/BY ANNA WISHNEFF/ //SPECIAL FOR THE AJT//
As the world becomes increasingly complex, children and teens face more challenges than ever. When a child is struggling with a learning disability, it has an effect on his or her overall lifestyle, making these challenges more difficult.
Parents want only the best for their children. But because there is no single symptom, and learning disabilities look different for each individual, parents do not necessarily see the signs and their child’s learning disability can go left untreated.
Warning signs of a learning disability tend to be different for children of different ages. For example, a child in preschool may have a difficult time pronouncing words, controlling crayons and coloring between lines, or learning life’s basics like the alphabet or colors.
Elementary school age kids tend to have a hard time with basic math, or learning to read and making the connection between letters and sounds.
Kids approaching middle school tend to show signs of being disorganized, have bad handwriting and avoid reading outloud.

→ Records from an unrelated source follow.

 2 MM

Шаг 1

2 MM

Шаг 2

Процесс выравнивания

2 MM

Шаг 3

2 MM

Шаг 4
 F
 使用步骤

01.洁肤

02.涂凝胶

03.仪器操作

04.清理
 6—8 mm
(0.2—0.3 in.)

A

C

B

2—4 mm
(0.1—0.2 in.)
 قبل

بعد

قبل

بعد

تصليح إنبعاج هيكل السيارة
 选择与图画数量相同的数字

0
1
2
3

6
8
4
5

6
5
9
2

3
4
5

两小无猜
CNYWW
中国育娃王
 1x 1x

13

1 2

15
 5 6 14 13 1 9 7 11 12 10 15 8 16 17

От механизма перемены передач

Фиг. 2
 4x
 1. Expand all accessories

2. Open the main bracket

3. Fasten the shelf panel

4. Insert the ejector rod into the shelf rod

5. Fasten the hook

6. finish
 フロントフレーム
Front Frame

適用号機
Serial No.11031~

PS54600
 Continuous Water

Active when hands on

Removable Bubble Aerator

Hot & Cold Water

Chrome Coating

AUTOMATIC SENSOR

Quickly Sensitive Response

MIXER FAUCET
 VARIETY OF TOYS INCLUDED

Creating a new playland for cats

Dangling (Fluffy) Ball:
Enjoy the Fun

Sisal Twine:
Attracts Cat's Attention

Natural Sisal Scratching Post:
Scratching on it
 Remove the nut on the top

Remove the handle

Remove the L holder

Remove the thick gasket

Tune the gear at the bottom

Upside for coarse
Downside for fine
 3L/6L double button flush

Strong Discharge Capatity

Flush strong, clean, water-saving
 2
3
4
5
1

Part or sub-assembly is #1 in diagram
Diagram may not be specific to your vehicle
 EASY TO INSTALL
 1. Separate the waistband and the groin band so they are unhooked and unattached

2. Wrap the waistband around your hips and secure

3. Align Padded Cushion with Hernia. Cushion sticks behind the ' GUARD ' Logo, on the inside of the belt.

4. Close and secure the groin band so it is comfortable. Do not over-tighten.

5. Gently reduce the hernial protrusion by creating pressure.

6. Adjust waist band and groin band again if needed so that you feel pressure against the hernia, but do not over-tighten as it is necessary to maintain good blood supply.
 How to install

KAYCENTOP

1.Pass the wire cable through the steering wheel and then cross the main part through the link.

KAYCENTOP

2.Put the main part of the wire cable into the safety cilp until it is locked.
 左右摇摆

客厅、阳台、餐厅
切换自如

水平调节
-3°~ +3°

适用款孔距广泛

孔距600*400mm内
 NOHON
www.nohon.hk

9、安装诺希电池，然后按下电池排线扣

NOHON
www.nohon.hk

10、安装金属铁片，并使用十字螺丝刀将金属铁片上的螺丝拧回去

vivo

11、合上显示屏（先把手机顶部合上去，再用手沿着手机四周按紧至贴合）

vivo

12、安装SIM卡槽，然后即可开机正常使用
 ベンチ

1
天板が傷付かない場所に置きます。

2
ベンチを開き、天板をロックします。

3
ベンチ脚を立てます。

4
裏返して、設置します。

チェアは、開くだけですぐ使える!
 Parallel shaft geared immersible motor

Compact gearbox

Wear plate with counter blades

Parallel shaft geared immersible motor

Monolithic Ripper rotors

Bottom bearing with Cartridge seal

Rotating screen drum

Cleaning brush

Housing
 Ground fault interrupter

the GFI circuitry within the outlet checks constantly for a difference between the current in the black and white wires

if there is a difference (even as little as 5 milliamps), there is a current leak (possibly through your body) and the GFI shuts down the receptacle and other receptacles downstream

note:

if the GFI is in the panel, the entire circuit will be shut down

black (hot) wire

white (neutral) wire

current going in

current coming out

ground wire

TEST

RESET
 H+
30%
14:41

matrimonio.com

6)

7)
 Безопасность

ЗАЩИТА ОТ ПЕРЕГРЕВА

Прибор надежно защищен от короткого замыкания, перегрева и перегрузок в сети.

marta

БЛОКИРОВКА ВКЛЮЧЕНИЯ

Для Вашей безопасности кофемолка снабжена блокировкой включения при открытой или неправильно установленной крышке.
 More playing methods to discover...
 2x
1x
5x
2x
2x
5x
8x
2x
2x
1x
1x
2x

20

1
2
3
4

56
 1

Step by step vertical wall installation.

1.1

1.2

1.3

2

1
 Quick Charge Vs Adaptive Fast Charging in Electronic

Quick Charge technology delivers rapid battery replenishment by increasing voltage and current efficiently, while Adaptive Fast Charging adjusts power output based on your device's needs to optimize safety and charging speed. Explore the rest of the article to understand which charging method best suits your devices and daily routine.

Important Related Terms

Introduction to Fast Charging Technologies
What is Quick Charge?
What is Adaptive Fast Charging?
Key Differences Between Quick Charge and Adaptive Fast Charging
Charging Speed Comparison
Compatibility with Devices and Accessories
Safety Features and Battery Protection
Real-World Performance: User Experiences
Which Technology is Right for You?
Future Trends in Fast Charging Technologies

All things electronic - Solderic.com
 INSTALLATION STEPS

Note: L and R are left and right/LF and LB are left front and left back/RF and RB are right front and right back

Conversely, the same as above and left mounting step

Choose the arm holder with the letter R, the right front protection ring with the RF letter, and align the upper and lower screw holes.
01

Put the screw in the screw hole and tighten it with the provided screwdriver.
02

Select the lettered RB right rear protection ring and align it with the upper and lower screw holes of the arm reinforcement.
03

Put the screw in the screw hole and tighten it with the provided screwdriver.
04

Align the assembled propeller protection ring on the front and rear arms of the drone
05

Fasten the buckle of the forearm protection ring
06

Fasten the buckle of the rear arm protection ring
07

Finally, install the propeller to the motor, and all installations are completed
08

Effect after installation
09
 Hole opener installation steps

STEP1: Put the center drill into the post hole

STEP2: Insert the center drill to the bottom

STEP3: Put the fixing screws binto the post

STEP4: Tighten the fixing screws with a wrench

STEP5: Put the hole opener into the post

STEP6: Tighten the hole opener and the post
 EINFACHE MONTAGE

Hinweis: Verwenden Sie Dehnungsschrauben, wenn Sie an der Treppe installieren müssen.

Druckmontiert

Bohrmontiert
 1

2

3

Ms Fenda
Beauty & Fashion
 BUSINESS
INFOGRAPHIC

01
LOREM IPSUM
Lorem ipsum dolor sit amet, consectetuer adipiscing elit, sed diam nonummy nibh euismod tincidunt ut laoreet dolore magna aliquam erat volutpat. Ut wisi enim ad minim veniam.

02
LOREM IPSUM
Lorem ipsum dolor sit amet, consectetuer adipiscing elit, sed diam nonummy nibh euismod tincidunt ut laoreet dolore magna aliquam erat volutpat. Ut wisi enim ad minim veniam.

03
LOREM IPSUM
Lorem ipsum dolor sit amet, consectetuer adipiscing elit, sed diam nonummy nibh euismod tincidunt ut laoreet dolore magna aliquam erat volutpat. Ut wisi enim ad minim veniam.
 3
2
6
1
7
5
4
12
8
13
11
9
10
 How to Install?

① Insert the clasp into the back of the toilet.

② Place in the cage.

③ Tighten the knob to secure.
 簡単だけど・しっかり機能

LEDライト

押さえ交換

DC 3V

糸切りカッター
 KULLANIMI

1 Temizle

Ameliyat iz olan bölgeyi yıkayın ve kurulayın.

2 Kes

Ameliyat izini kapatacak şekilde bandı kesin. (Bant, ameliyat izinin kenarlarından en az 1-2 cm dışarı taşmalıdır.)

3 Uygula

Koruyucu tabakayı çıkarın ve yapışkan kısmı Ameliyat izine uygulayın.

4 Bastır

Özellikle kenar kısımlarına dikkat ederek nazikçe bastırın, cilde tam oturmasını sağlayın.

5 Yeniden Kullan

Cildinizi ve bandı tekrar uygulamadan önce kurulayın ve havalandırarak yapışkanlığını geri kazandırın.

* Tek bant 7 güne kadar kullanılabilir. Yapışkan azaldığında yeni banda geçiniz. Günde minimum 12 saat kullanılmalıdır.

If a child is showing these signs, having him or her tested to see if there is a learning disability present can make a world of difference.
At Jewish Family & Career Services’ Child & Adolescent Services – Tools for Families division, we see this every single day as we conduct various psychoeducational evaluations. Proper pyschoeducational testing can help diagnose the correct disorder, ultimately allowing children to receive proper treatment.
Parents must remember that children with learning disabilities can and frequently do achieve success. The best thing they can do is take action.
While Tools for Families has served a number of children on the autism spectrum, we are currently growing our services to include a more focused autism evaluation.
Signs of autism become apparent beween the ages of 2 and 6. Some of these signs include a lack of our delay in spoken language, little or no eye contact, lack of interest in peer relationships, repetitive use of language and/or motor mannerisms (e.g., hand-flapping, twirling objects), lack of spontaneous or make-believe play and persistent fixation on parts of objects.
Tools for Families recently expanded our team of psychologists to include Dr. Amy Kincheloe and Dr. Shana Richardson, both of whom trained at the Marcus Autism Center.
Dr. Lori Wilson, who leads the psychological evaluation services explained, “We are thrilled to have Dr. Kincheloe and Dr. Richardson join our team. They both come with experience in psychoeducational evaluations and, in addition, they both also have specialized training in working with children with autism and their families.”